• _練習問題_:
[1] 単語登録装置に関する文書をもとに、次の問いに答えてください。
(a) 特許文献４に示されるものでは、文字列の抽出に何を用いているか。
(b) 本発明が対象とするのは、どのような文章か。
(c) 単語文字列抽出手段は、登録対象となる単語文字列を何を用いて抽出するか。
[2] 単語登録装置に関する文書を、最後の文の後から続けて書いてください。

• _文書抜粋_:
______

また、特許文献４に示されるものでは、複雑な形態素解析ルーチンを用いて文字列の抽出を行っているため、仮に、電子メールなどの変換済み文書を対象とした場合には、装置の処理負担が増大するという問題がある。特に、ハードウエアリソースに制限がある携帯電話機などの小型装置では、処理能力の不足により実施困難となる可能性が高い。
【００１１】
本発明は、上記の事情にかんがみなされたものであり、既に文字列に変換された文章を対象とし、未登録の単語文字列を抽出するとともに、その読みを生成し、抽出した単語文字列及び生成した読みを単語辞書に登録することにより、ユーザによる単語登録作業を軽減でき、しかも、単語文字列の抽出処理及び読みの生成処理を可及的に簡略化することにより、ハードウエアリソースに制限がある携帯電話機などの小型装置でも実施することができる単語登録装置、単語登録方法及び単語登録プログラムの提供を目的とする。
【００１２】
【課題を解決するための手段】
上記目的を達成するため本発明の単語登録装置は、単語文字列及びその読みを関連付けて格納し、読みから単語文字列への変換に使用される単語辞書に対して、未登録の単語文字列及びその読みを登録する単語登録装置であって、既に文字列に変換された文章を対象とし、単語文字列抽出用キーワードを用いて、前記単語辞書の登録対象となる単語文字列を抽出する単語文字列抽出手段と、抽出した前記単語文字列を文字単位に分解するとともに、分解した各文字の読みを前記単語辞書から検索し、検索した複数の前記読みを結合して、抽出した前記単語文字列の読みを生成する読み生成手段と、抽出した前記単語文字列及び生成した前記読みを関連付けて前記単語辞書に登録する単語登録手段と、を備える構成としてある。

______

• _提供された項目_:
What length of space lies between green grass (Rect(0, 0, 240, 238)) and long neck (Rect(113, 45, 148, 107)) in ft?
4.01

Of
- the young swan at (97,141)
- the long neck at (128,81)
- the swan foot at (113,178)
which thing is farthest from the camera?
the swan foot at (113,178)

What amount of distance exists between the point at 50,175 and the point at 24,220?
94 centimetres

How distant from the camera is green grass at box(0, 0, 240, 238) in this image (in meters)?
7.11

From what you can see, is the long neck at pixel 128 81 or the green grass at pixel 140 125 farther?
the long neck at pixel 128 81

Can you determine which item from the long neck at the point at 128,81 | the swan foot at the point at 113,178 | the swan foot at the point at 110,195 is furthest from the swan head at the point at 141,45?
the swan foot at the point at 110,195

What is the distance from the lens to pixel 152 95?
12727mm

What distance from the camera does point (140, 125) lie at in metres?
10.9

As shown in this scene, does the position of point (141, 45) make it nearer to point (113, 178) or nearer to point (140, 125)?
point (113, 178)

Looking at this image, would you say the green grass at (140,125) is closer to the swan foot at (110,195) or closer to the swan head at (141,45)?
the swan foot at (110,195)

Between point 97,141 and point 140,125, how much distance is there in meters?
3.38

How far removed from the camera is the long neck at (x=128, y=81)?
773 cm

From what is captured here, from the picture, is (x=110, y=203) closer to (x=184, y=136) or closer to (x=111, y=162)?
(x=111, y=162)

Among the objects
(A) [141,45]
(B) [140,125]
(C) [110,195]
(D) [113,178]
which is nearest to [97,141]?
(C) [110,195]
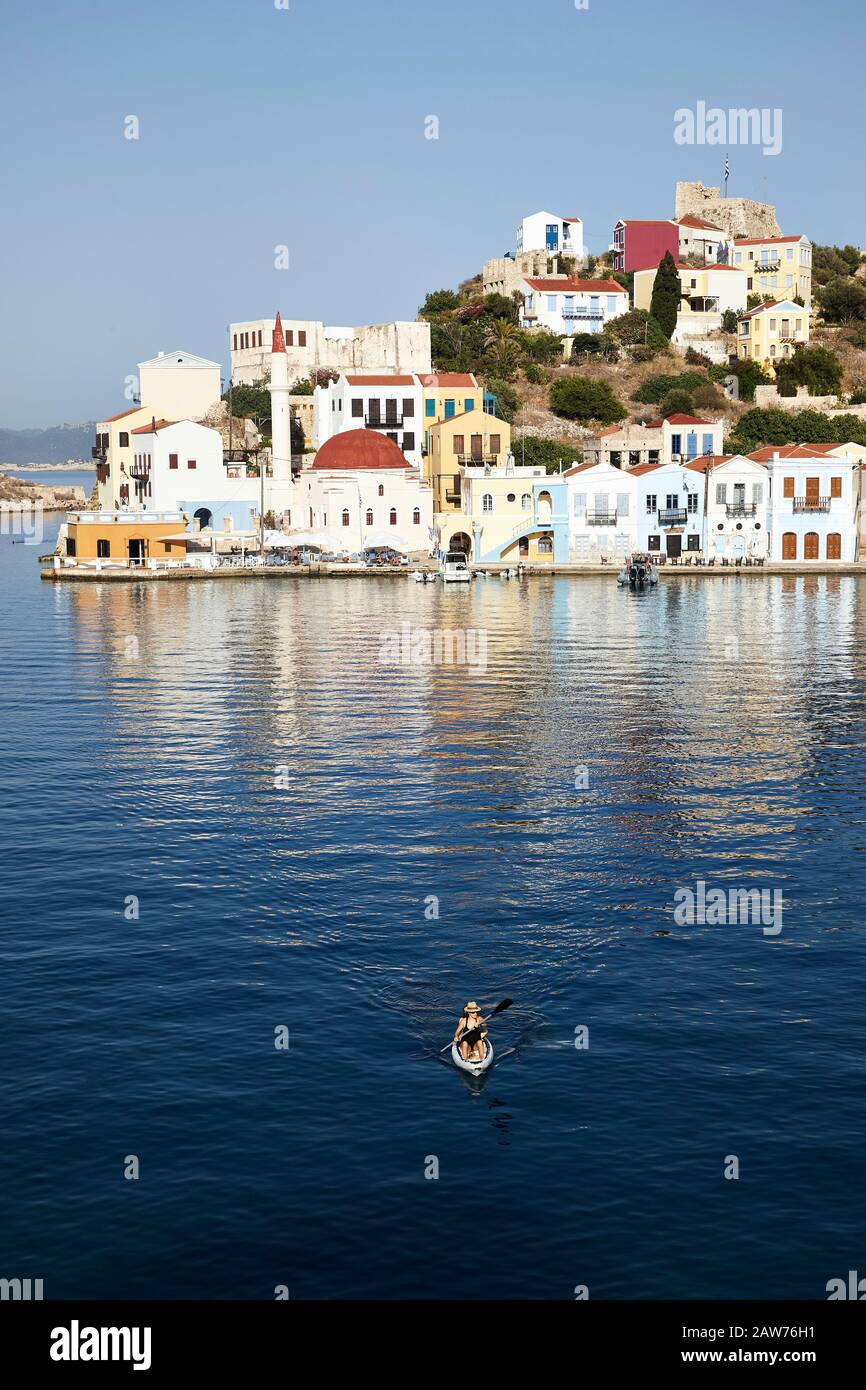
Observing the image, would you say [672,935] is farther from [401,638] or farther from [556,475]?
[556,475]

______

• _解答_:
[1]
(a) 複雑な形態素解析ルーチンを用いている。
(b) 既に文字列に変換された文章である。
(c) 単語文字列抽出用キーワードを用いて抽出する。

[2]
【００１３】
単語登録装置をこのように構成すれば、既に文字列に変換された文章を対象とし、未登録の単語文字列を抽出するとともに、その読みを生成し、抽出した単語文字列及び生成した読みを単語辞書に登録することが可能になる。これにより、ユーザによる単語登録作業を軽減できるとともに、既に文字列に変換された文章を参照しながら文書入力を行う際、文章入力の効率を向上させることができる。
【００１４】
また、単語文字列抽出用キーワードを用いて、単語文字列を抽出することにより、複雑な形態素解析ルーチンを用いる場合に比べ、単語文字列の抽出処理を簡素化することができる。
また、抽出した単語文字列の読みを文字単位で検索し、検索した複数の読みを結合して単語文字列の読みを生成することにより、読みの生成処理も簡略化することができる。
その結果、装置の処理負担を軽減して、迅速な単語登録処理が可能になるだけでなく、ハードウエアリソースに制限がある携帯電話機などの小型装置でも実施することが可能になる。
【００１５】
また、本発明の単語登録装置は、前記単語文字列抽出手段が、前記単語抽出用キーワードに挟まれた単語文字列及び／又は記述記号と前記単語抽出用キーワードに挟まれた単語文字列を抽出し、抽出した単語文字列のうち、前記単語辞書に未登録のものを登録対象とする構成としてある。
単語登録装置をこのように構成すれば、単語文字列の抽出処理が更に簡素化されるため、処理負担の軽減効果を高めることができるだけでなく、処理速度を更に向上させることができる。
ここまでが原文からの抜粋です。